Search the entries for the word "level" and pull out each line that has it.

Saved data entries
-.-.-
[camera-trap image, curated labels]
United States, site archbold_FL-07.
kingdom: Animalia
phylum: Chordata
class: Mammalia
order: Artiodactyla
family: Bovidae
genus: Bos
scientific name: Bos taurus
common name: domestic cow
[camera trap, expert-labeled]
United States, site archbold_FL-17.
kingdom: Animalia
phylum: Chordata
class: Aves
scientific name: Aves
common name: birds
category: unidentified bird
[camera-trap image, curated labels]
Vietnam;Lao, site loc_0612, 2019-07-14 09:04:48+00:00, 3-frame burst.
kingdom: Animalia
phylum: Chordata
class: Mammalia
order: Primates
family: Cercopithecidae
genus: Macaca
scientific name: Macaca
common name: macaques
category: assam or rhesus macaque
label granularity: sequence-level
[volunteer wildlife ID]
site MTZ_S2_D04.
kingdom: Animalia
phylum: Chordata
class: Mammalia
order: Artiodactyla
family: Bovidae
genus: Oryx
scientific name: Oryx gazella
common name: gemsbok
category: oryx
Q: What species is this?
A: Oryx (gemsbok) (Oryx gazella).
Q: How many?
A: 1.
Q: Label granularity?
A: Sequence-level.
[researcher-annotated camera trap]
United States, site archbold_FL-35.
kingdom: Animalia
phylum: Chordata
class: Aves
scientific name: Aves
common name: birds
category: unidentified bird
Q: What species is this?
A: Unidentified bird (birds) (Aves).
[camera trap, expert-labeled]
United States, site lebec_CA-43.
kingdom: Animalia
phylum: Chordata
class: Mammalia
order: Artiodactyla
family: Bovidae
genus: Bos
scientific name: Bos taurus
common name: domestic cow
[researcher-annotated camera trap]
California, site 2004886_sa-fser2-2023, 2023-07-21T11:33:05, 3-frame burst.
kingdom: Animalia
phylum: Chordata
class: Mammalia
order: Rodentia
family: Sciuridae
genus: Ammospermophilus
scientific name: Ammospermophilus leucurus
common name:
-.-.-
» Expected answer:
label granularity: sequence-level
A: Sequence-level.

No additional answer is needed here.